◆ **OBJECTIVE**
Update the stretch from "Between the acting" through "of an insurrection." in the text on Greek and Romantic drama by changing "dreadful" to "terrible", and give that stretch again.

◆ **TEXT SHOWN**
Between the acting of a dreadful thing
And the first motion, all the interim is
Like a phantasma, or a hideous dream:
The genius and the mortal instruments
Are then in council, and the state of man,
Like to a little kingdom, suffers then

The nature of an insurrection.

But why is the practice of the Greek and of the Romantic Poets so different in respect of their treatment of time and place? The spirit of our criticism will not allow us to follow the example of many of our modern critics, and unceremoniously pronounce the latter to be barbarous. On the contrary, we hold that they lived in very cultivated times, and were themselves exceedingly cultivated men. Next to the structure of the ancient theatres, which naturally led to the apparent indifference of time, and fixity of scene, the practice was favoured by the nature of the materials on which the Greek dramatists had to work. These materials were mythology, which in itself was fiction, and the treatment of which, in the hands of preceding poets, had collected into continuous and perspicuous masses what, in reality, was broken and scattered about in various ways. Moreover the heroic age, which they depicted, was at once very simple in its manners and marvellous in its incidents, and thus every thing of its own accord went straight to the mark of a tragic decision.

Stored items
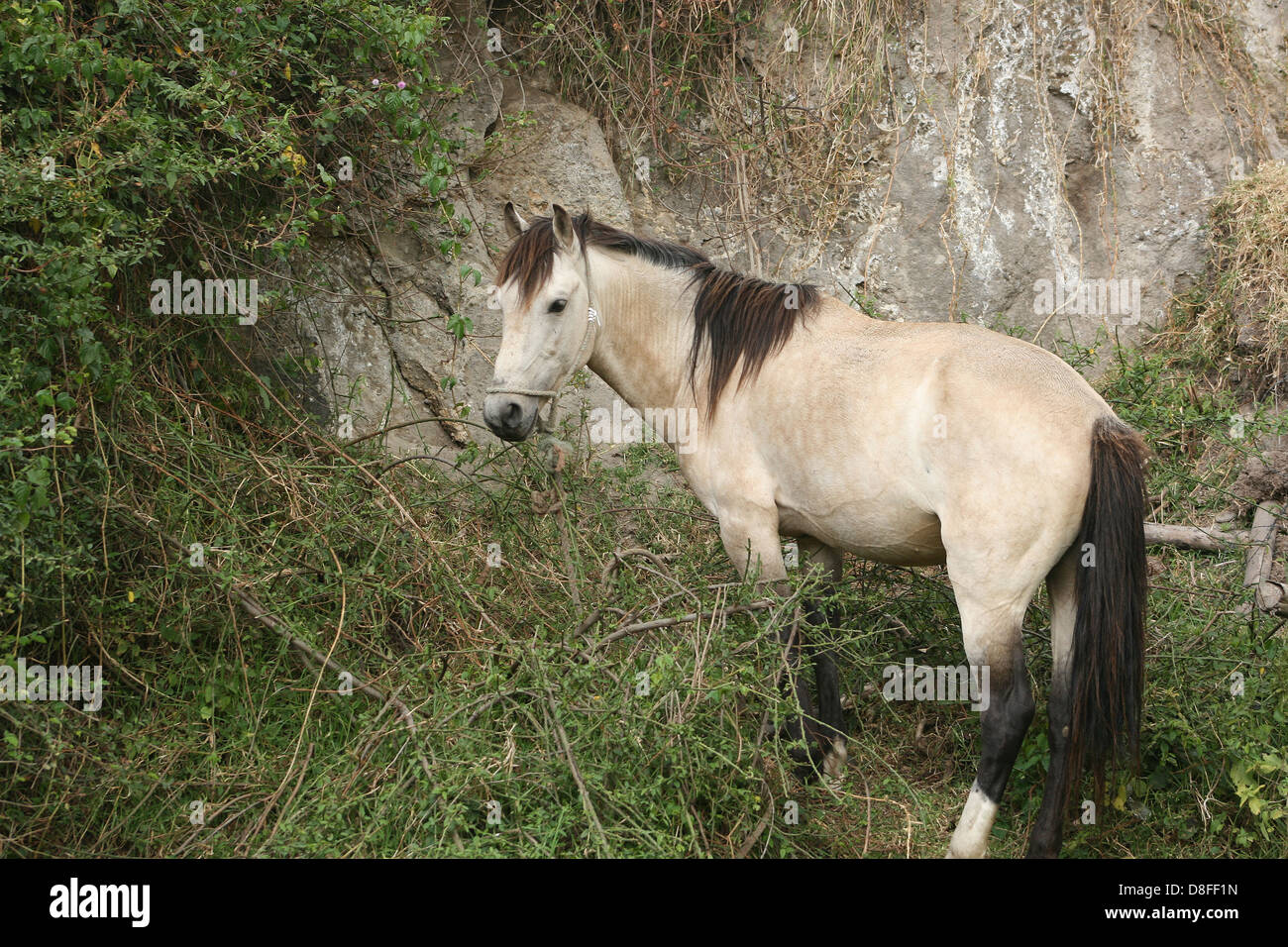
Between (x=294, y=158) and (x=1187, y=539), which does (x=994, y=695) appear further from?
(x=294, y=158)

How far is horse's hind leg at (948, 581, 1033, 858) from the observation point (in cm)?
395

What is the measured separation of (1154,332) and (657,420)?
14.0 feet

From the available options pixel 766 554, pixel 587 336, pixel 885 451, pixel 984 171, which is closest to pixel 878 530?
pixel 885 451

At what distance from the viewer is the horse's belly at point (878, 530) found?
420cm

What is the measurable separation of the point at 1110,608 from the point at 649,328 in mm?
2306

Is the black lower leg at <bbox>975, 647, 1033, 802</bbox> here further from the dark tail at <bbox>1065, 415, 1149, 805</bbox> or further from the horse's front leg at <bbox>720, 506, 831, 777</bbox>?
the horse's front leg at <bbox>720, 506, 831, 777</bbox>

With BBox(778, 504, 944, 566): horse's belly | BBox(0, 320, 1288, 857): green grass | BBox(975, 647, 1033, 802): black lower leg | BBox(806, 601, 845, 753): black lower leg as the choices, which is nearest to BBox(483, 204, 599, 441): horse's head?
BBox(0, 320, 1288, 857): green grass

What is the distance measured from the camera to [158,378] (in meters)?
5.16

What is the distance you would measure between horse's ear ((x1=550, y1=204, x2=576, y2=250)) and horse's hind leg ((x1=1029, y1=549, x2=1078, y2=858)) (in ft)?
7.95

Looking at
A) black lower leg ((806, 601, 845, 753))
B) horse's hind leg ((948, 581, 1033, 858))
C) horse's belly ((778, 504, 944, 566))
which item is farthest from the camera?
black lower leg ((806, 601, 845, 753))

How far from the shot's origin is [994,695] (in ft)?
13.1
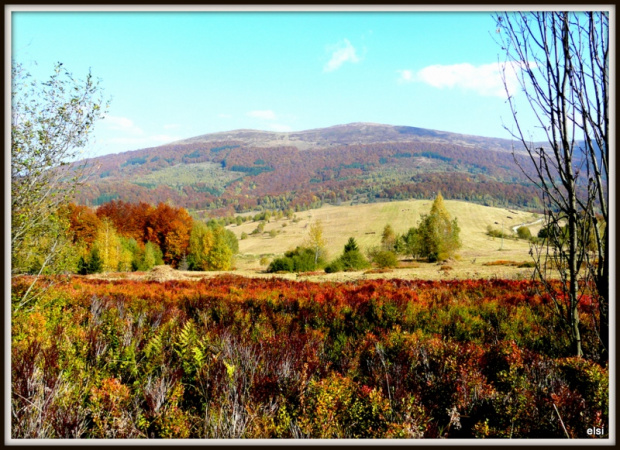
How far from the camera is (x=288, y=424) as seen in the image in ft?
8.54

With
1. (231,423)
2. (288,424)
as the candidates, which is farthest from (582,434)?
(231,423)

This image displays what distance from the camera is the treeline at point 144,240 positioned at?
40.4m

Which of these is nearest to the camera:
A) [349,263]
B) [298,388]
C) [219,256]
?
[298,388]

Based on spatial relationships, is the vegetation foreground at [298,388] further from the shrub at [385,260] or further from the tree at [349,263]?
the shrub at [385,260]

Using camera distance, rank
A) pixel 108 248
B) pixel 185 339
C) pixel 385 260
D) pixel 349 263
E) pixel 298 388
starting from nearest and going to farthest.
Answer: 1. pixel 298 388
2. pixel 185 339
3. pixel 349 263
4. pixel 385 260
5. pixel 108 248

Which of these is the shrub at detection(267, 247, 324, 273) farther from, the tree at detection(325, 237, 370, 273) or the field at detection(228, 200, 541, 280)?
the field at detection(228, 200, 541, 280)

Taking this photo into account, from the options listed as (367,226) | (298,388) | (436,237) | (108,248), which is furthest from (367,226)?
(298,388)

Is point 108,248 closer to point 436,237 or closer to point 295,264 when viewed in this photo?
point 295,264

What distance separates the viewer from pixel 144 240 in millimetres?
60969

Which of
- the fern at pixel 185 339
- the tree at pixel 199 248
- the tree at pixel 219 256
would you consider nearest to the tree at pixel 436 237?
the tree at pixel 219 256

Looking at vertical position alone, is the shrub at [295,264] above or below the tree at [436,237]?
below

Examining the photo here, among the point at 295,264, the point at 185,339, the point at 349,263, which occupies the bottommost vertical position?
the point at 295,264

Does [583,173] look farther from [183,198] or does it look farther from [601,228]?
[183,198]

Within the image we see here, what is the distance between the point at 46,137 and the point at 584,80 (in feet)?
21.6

◆ **FINISHED EXERCISE**
Between the acting of a terrible thing
And the first motion, all the interim is
Like a phantasma, or a hideous dream:
The genius and the mortal instruments
Are then in council, and the state of man,
Like to a little kingdom, suffers then

The nature of an insurrection.